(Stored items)
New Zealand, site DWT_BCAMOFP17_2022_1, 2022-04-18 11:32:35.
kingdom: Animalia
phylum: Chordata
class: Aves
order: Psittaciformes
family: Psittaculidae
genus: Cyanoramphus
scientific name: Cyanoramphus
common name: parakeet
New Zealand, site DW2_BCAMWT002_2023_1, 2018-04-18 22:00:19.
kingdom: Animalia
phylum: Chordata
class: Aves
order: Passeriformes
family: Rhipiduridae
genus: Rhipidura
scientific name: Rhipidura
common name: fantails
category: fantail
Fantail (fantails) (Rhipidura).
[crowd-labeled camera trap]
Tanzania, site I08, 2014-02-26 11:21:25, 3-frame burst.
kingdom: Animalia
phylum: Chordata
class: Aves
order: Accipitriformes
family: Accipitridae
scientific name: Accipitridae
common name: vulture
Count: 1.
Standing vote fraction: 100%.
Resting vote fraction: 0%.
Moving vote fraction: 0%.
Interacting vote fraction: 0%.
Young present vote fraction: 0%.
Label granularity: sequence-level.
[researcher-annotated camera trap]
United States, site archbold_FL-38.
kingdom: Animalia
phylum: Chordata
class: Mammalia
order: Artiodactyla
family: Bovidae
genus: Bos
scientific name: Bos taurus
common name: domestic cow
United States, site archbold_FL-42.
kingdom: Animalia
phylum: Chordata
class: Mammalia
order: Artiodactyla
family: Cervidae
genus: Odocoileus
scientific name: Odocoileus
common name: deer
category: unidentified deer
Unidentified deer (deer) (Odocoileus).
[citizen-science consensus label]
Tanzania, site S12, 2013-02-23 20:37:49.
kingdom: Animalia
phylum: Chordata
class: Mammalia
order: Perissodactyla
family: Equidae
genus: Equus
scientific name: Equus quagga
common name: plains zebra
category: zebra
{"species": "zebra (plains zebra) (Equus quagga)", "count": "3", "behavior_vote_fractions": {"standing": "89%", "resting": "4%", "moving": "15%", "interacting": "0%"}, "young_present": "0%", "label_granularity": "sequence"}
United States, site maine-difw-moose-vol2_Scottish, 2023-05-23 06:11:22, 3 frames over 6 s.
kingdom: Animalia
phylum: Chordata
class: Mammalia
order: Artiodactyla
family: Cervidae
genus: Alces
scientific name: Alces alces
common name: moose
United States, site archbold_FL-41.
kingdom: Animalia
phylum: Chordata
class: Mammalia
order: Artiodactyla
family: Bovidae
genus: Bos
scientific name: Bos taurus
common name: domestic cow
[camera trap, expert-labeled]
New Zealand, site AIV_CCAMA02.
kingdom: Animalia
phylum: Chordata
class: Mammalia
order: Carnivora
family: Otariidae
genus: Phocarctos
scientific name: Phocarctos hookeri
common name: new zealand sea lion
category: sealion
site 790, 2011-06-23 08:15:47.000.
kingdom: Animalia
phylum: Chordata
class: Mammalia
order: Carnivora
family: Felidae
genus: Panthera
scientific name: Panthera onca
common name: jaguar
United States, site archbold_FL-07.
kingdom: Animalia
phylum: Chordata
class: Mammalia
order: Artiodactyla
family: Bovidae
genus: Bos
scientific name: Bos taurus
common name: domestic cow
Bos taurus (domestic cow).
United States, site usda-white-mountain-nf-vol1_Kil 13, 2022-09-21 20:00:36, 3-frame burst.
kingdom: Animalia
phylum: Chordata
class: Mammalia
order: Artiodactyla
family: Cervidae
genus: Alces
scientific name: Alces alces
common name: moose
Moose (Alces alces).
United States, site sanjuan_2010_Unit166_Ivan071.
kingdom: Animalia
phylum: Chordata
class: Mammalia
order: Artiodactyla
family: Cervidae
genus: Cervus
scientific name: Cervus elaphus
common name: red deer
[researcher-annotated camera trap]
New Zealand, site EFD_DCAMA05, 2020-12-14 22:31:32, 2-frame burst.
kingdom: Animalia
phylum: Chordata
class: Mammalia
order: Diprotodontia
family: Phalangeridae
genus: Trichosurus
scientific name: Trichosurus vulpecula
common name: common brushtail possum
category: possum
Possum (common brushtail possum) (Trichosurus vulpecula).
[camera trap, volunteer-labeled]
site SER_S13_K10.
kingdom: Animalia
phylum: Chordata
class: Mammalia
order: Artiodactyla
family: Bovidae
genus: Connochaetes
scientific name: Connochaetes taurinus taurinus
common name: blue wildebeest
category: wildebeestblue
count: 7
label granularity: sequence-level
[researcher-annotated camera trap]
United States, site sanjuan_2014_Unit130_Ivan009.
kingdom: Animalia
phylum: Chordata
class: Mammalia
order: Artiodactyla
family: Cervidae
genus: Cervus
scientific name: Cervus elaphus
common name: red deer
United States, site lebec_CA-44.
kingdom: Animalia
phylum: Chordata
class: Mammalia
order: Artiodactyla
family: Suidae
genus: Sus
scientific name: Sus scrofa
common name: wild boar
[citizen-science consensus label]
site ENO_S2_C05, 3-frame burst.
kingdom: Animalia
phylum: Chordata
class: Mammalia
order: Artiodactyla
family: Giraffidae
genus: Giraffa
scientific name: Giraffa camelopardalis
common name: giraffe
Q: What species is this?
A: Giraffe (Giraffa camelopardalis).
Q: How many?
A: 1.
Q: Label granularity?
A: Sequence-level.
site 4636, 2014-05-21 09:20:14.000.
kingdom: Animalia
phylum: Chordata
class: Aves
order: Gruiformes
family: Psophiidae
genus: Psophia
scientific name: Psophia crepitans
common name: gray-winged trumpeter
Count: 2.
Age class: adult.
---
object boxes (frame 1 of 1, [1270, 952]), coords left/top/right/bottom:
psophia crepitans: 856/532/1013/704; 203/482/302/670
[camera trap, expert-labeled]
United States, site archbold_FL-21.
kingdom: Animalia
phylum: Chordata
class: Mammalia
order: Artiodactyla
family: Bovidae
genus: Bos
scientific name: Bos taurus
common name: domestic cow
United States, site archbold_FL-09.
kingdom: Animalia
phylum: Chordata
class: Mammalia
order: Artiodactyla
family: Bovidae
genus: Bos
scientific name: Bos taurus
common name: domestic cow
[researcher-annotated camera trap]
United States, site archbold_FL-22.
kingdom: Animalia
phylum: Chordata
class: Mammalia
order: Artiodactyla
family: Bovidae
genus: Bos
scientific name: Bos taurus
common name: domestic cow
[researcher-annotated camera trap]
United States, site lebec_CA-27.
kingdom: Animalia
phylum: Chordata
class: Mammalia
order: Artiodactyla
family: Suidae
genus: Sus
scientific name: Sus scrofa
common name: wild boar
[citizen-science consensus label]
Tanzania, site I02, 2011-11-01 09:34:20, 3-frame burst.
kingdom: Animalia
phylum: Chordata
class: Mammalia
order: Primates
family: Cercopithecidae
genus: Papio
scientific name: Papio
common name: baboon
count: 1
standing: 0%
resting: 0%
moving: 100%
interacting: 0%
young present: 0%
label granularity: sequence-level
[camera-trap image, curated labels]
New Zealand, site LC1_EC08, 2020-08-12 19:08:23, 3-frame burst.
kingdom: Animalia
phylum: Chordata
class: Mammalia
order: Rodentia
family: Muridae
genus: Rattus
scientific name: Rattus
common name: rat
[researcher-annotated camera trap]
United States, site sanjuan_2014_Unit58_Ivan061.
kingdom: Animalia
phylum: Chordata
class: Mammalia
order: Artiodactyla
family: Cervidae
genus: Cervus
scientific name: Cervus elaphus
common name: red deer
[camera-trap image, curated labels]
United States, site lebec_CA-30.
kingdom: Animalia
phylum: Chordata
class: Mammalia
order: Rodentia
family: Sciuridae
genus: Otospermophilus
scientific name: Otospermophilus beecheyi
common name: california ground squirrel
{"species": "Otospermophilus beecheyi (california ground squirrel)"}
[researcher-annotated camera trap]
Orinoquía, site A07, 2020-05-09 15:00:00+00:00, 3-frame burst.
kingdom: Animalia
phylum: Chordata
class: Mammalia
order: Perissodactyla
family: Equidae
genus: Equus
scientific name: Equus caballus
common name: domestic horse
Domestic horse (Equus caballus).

• _Instructions to follow_:
Check each line of the data above, and please copy the ones in which the string "burst" occurs.

• _Response to the exercise_:
Tanzania, site I08, 2014-02-26 11:21:25, 3-frame burst.
United States, site usda-white-mountain-nf-vol1_Kil 13, 2022-09-21 20:00:36, 3-frame burst.
New Zealand, site EFD_DCAMA05, 2020-12-14 22:31:32, 2-frame burst.
site ENO_S2_C05, 3-frame burst.
Tanzania, site I02, 2011-11-01 09:34:20, 3-frame burst.
New Zealand, site LC1_EC08, 2020-08-12 19:08:23, 3-frame burst.
Orinoquía, site A07, 2020-05-09 15:00:00+00:00, 3-frame burst.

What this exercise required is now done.